=== EXTRACTED TEXT ===
C.L. Khatri’s poem “Two-Minute Silence” seems to be inspired by W.B. Yeats’ poem “The Second Coming”, which reveals the failure of the centre for not holding the things, the consequences of which are bloodshed, chaos and anarchy.  

 

Turning and turning in the widening gyre

The falcon cannot hear the falconer;

Things fall apart; the centre cannot hold;

Mere anarchy is loosed upon the world,

The blood-dimmed tide is loosed, and everywhere

The ceremony of innocence is drowned;

The best lack all conviction, while the worst

Are full of passionate intensity.

 

Surely some revelation is at hand;

Surely the Second Coming is at hand…

And what rough beast, its hour come round at last,

Slouches towards Bethlehem to be born?

 

 (“The Second Coming”, Selected Poetry 99-100)

 

The poet in Yeats laments for the loss of the centre which has resulted in chaos. He sees all the things falling apart and the failure of the centre for not holding them. He sees the naked dance of anarchy and the drowning of innocence. Though he waits for the second coming, he is not much hopeful for the future. The poem ‘Two Minute Silence’ also reveals the truth of the loss of one centre. Centre has given birth to many centres and each centre considers itself the only valid centre. Centres clash within themselves. This clash gives birth to chaos, disorder and reversal. Due to the presence of many centres, the concept of one centre has lost its power. The poet in Khatri asks the people to observe two-minute silence over the loss of one centre—the centre that would bind all into one in order to maintain discipline by having control over all the activities including institutional, political, social, and even personal ones. The centre is one though its form may differ at different levels. Centre may appear in Parliament when it is a question of security and progress of the nation. It may appear in Parents when it is a question of binding all the members of the family. But, today the equation is quite reverse to what it was yesterday. Globalization has reversed all the traditional and ceremonial equations of the past. This reversal has resulted in reversal syndrome and the absence of one centre. The things that were on the periphery have displaced all the things that were on the centre. The things that used to be on the centre remain in fear of the things that were once on the periphery. Chaos dances at every centre. Everything, nay everyone has become centre. When all become centres, there will certainly be disorder, even worse than the state of pandemonium. Nothing or no one is an island but here everyone and everything is an island—the island which becomes complete in itself. Self-interest is the root cause of being various centres. Hence, everyone remains quite indifferent to others. What matters for a man is self-interest. Relationship and humanity are rusty coins which do not work in the new market value system, which is operated, rather monopolized in the name of globalization.
===
§ **ACTIVITY 1**: In the essay on Khatri's poem, copy the lines between "Surely the Second" and "Selected Poetry 99-100)", inclusive, substituting "creature" for "beast".
§ **ACTIVITY 2**: Carry on writing the essay on Khatri's "Two-Minute Silence" and Yeats's "The Second Coming," beginning after its final sentence.
=== GIVEN DATA ===
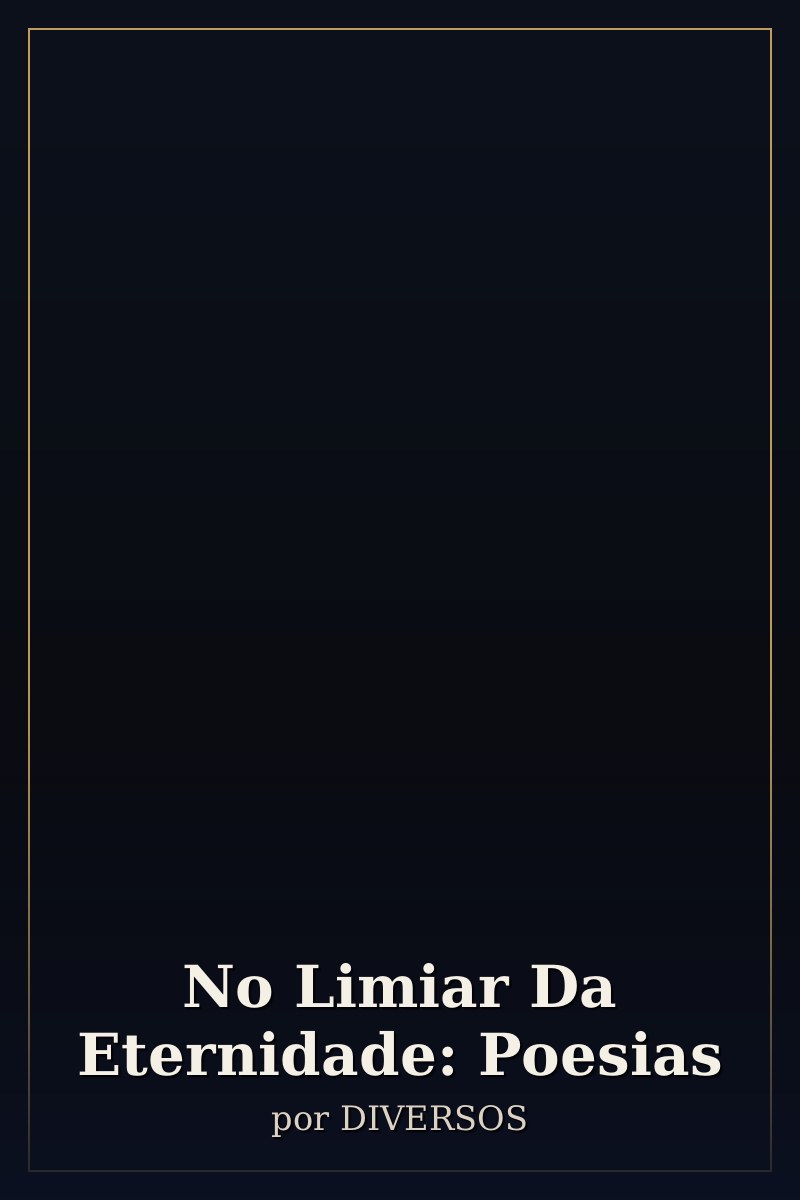 No Limiar Da Eternidade: Poesias

por DIVERSOS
===
§ **RESPONSE BOX 1**:
Surely the Second Coming is at hand…

And what rough creature, its hour come round at last,

Slouches towards Bethlehem to be born?

 

 (“The Second Coming”, Selected Poetry 99-100)

§ **RESPONSE BOX 2**:
 

The poet wonders how the things of the centre are displaced to the periphery, rather thrown into the dustbin. He muses over the traditions and cultural values which are lost somewhere in the dazzling light of globalization. There was a time when Nature was in centre and man at the periphery. Today man holds the primary position by displacing nature to the periphery. The same man happily embraces the secondary position by leaving the primary position to the machine, which overpowers him. The human being has become only being with no heart, rather a robot or machine, the remote of which lies in the hands of materialism. The poet feels shocked at this reversal syndrome. He recalls the days when the city used to cry in fear—the fear of river. Now the river cries in fear of the city—the city where people feel honour in polluting the sacred things like river. The reversal is with the parents who remain in fear of their children. The corporate space has encroached the personal space, the result of which is the loss of personal relationship.

 

(VI)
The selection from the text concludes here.